| Given text |
*-*-*
The Museo Reina Sofía presents a major exhibition dedicated to Salvador Dalí, one of the most comprehensive shows yet held on the artist from Ampurdán. Gathered together on this unique occasion are more than 200 works from leading institutions, private collections, and the three principal repositories of Salvador Dalí’s work, the Fundació Gala-Salvador Dalí (Figueres), the Salvador Dalí Museum of St. Petersburg (Florida), and the Museo Reina Sofía (Madrid), which in this way are joining forces to show the public the best of their collections. 

Salvador Dali

The exhibition, a great success with the public when shown recently at the Centre Pompidou in Paris, aims to revalue Dalí as a thinker, writer and creator of a peculiar vision of the world. One exceptional feature is the presence of loans from leading institutions like the MoMA (New York), which is making available the significant work The Persistence of Memory (1931); the Philadelphia Museum of Art, which is lending Soft Construction with Boiled Beans (Premonition of Civil War) (1936); the Tate Modern, whose contribution is Metamorphosis of Narcissus (1937); and the Musées Royaux des Beaux-Arts, Belgium, the lender of The Temptation of Saint Anthony (1946).
*-*-*
Rows from a spatial reasoning dataset:

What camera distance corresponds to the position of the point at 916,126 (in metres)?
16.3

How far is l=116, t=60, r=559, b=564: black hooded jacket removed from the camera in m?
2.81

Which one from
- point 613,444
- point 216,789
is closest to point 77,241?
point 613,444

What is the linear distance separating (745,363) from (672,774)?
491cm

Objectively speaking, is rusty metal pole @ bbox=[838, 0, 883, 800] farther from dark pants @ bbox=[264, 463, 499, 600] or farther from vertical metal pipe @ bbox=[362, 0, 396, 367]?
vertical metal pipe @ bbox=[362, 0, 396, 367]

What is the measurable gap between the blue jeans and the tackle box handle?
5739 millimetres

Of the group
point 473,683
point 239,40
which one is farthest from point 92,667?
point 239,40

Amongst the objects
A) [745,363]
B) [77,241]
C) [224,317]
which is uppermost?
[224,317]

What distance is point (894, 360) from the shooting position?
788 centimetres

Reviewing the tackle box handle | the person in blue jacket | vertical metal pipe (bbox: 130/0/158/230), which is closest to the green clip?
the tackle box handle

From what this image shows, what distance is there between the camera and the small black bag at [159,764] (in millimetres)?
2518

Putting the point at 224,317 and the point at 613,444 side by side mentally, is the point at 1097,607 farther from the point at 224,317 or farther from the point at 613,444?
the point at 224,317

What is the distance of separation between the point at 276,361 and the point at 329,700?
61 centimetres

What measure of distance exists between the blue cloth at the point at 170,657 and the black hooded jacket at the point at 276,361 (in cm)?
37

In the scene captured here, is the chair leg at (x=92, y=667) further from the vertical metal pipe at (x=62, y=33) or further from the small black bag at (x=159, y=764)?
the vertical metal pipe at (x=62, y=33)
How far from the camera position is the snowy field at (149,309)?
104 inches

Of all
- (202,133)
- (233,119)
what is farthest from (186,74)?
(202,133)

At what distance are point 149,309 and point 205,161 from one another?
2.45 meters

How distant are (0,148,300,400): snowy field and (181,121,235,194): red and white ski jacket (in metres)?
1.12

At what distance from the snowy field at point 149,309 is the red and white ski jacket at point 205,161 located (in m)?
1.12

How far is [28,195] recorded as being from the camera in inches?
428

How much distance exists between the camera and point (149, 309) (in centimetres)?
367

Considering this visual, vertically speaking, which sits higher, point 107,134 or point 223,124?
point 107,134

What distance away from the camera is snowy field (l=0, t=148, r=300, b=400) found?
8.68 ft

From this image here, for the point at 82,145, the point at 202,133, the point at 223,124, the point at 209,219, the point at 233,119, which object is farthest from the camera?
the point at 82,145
*-*-*
| Work to complete |
[A] According to the text on the Dalí exhibition, which institution is lending Metamorphosis of Narcissus (1937)?
[B] Write out the passage of the text on the Dalí exhibition between "The exhibition, a" and "Saint Anthony (1946).", inclusive.
The records stand apart from the text as separate material.

| Solutions to the problems |
[A] The Tate Modern.

[B]
The exhibition, a great success with the public when shown recently at the Centre Pompidou in Paris, aims to revalue Dalí as a thinker, writer and creator of a peculiar vision of the world. One exceptional feature is the presence of loans from leading institutions like the MoMA (New York), which is making available the significant work The Persistence of Memory (1931); the Philadelphia Museum of Art, which is lending Soft Construction with Boiled Beans (Premonition of Civil War) (1936); the Tate Modern, whose contribution is Metamorphosis of Narcissus (1937); and the Musées Royaux des Beaux-Arts, Belgium, the lender of The Temptation of Saint Anthony (1946).